Assim, o TST ampliou o conteúdo do mencionado artigo 192 para limitar o cálculo do adicional de insalubridade ao salário mínimo apenas e exclusivamente para os trabalhadores que o recebem. A posição adotada pelo tribunal de maior hierarquia no âmbito da Justiça do Trabalho foi uma vez mais robustecida na Súmula que editou sob número 228 do TST.

Entretanto, o mundo jurídico trabalhista foi surpreendido com a Súmula nº 4, editada em 9 de maio do corrente ano pelo Supremo Tribunal Federal, que tem supremacia sobre todos os demais e que possui poderes para editar súmulas vinculantes, que não podem deixar de ser cumpridas por todos os demais órgãos judicantes do Brasil.

Pois bem, a Súmula nº 4 estabelece que o salário mínimo não pode ser usado como indexador de base de cálculo nem ser substituído por decisão judicial.

Extrai-se da mencionada súmula duas conclusões imediatas. A primeira é que a regra estabelecida no artigo 192 da CLT, que identifica o salário mínimo como valor de incidência dos adicionais de insalubridade conflita com o artigo 7º, inciso IV, da Constituição Federal, que proíbe a utilização do referido salário com indexador ?para qualquer fim?. A segunda é que o poder judiciário não tem legitimidade para fixar indexador substitutivo, e, assim, o valor para incidência deverá ser estabelecido por lei a ser aprovada pelo Congresso Nacional.

A edição da súmula trouxe uma grande perplexidade não só entre os juízes do trabalho, que têm sentenças a serem prolatadas envolvendo a questão, como também às empresas, que não sabem mais que valor deve servir de aporte para os cálculos da insalubridade.

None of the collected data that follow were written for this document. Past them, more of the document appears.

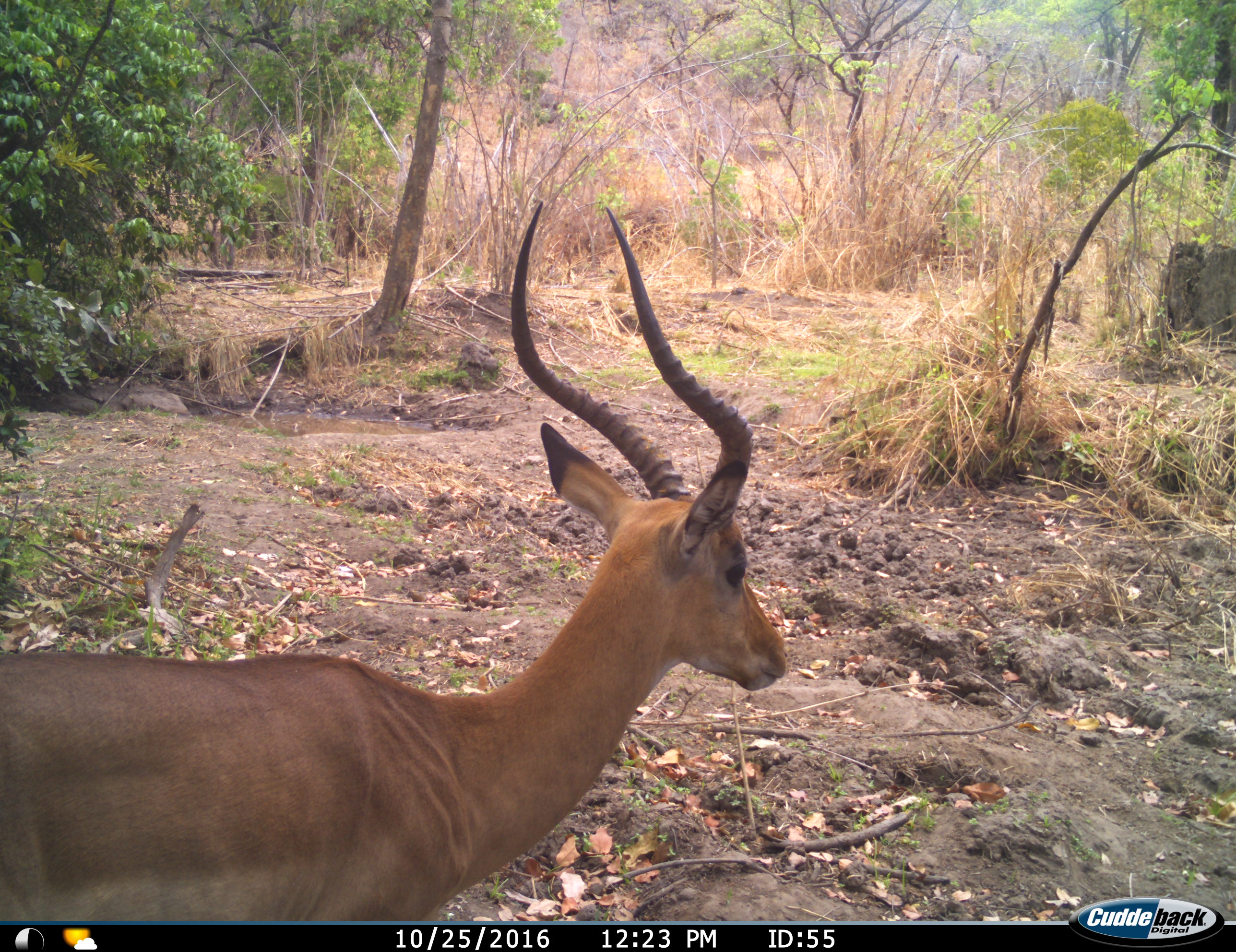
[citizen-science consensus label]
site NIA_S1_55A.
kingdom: Animalia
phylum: Chordata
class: Mammalia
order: Artiodactyla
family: Bovidae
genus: Aepyceros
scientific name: Aepyceros melampus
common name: impala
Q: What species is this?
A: Impala (Aepyceros melampus).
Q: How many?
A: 1.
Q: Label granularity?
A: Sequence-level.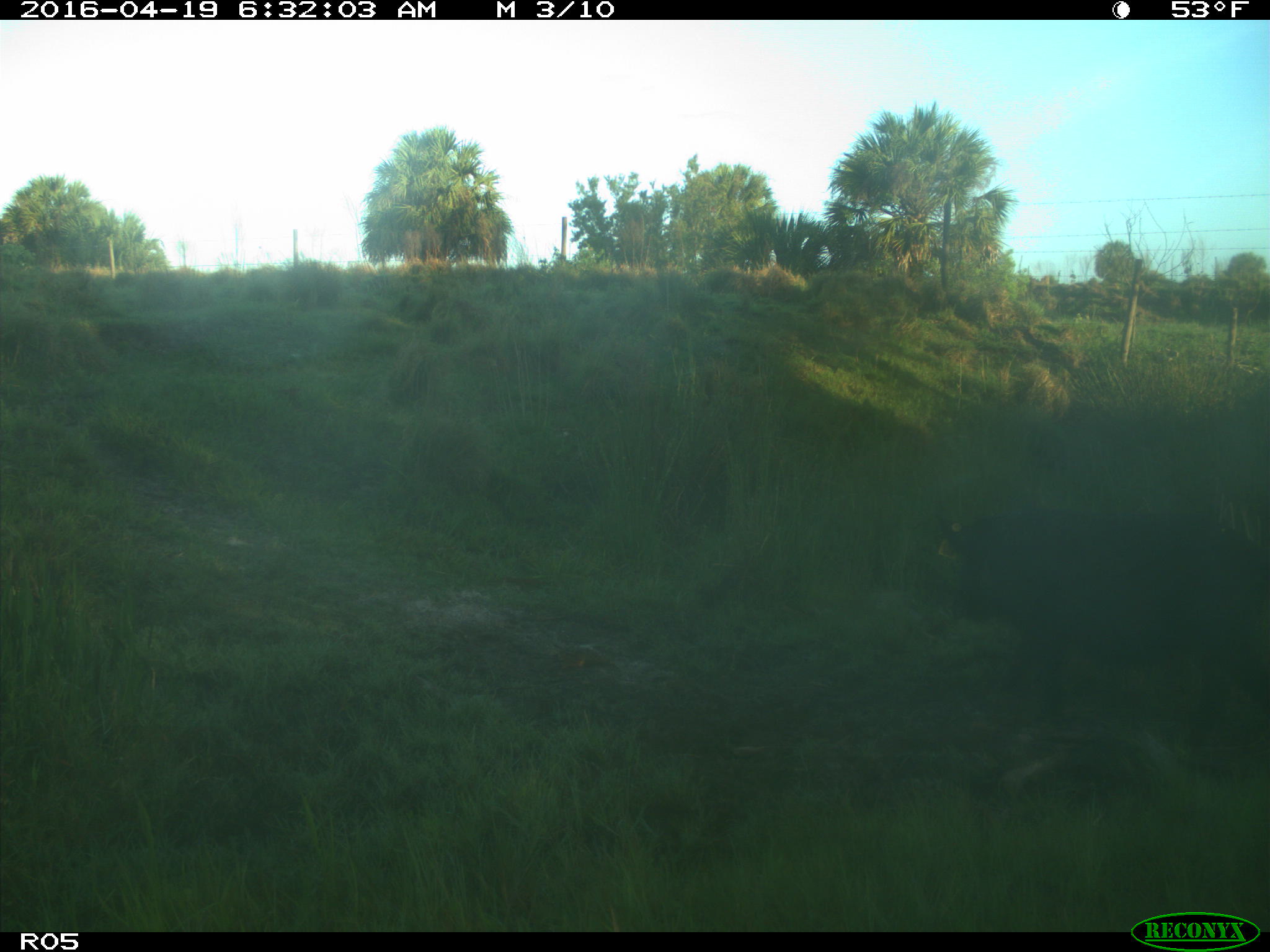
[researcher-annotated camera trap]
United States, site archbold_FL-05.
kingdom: Animalia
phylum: Chordata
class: Mammalia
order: Artiodactyla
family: Suidae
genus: Sus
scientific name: Sus scrofa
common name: wild boar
Sus scrofa (wild boar).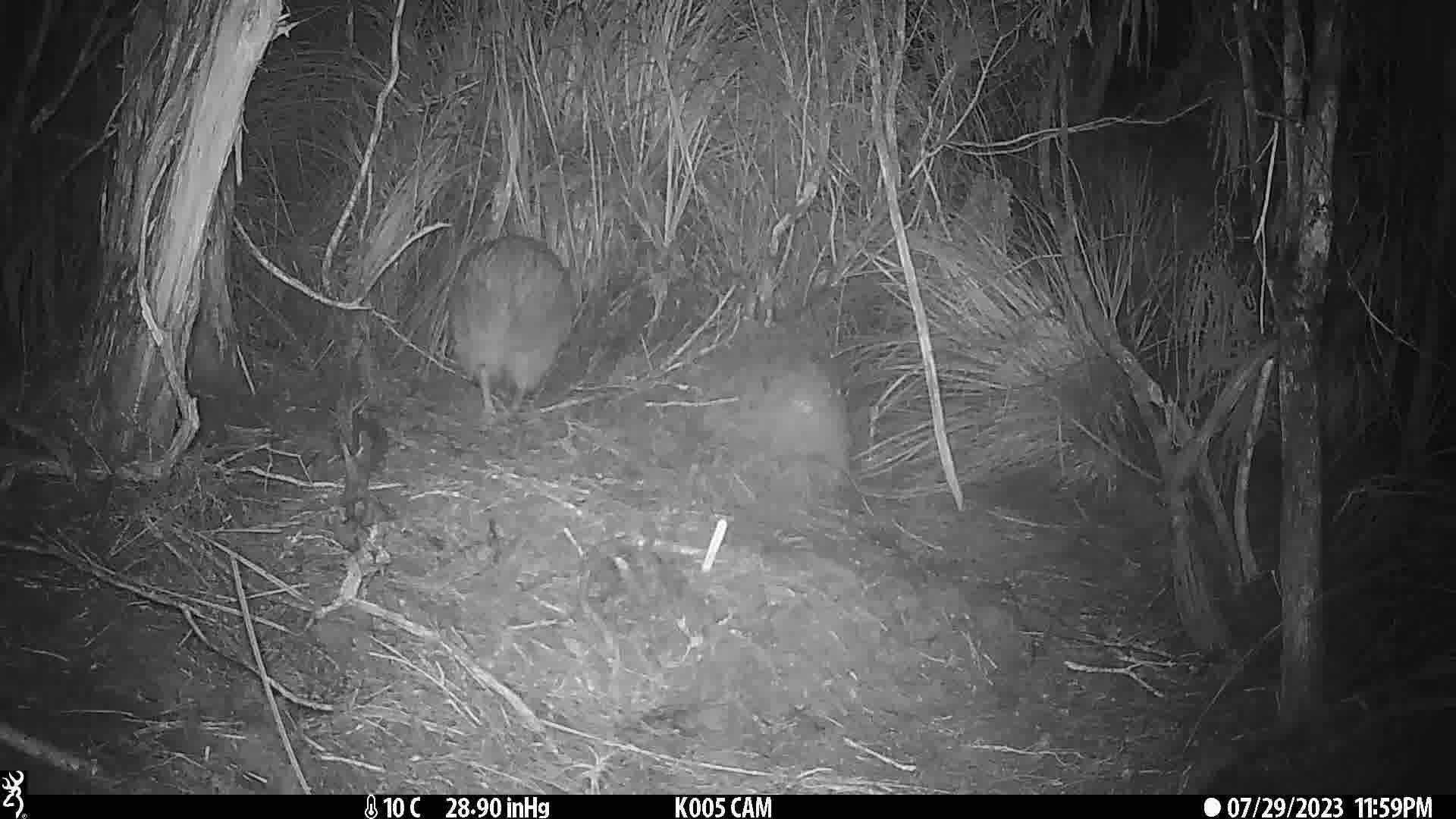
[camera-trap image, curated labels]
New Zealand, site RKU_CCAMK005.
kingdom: Animalia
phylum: Chordata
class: Aves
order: Apterygiformes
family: Apterygidae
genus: Apteryx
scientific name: Apteryx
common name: kiwi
Kiwi (Apteryx).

Após a edição da súmula vinculante, o Tribunal Superior do Trabalho, através da 7ª Turma, já prolatou dois julgamentos envolvendo a questão e adotou como parâmetro de cálculo exatamente o salário mínimo, numa aparente insurgência contra uma súmula, que pela natureza vinculante, não poderia ser contraposta. O ministro relator, Ives Gandra Martins Filho, embasado em teoria alemã, entendeu que o Supremo teria reconhecido a inconstitucionalidade da norma que vincula o salário mínimo ao cálculo da insalubridade, mas não decretou a sua inconstitucionalidade, permitindo assim o seu uso até que nova lei fixe os critérios substitutivos.

Para surpresa geral, o ministro relator, acompanhado pelos demais que integram a 7ª Turma do TST, estabeleceu que ?ainda que reconhecida a inconstitucionalidade do art. 192 da CLT e, por conseguinte, da própria Súmula 228 do TST, tem-se que a parte final da Súmula Vinculante nº 4 do STF não permite criar critério novo por decisão judicial, razão pela qual, até que se edite norma legal ou convencional estabelecendo base de cálculo distinta do salário mínimo para o adicional de insalubridade, continuará a ser aplicado esse critério para o cálculo do referido adicional, salvo a hipótese da Súmula 17 do TST, que prevê o piso salarial da categoria, para aquelas categorias que o possuam (já que o piso salarial é o salário mínimo da categoria).

Isto significa dizer que se as demais turmas do TST acompanharem a decisão já adotada pela 7ª Turma, tudo ficará como era antes da edição da súmula vinculante, até que haja uma lei fixando os novos patamares.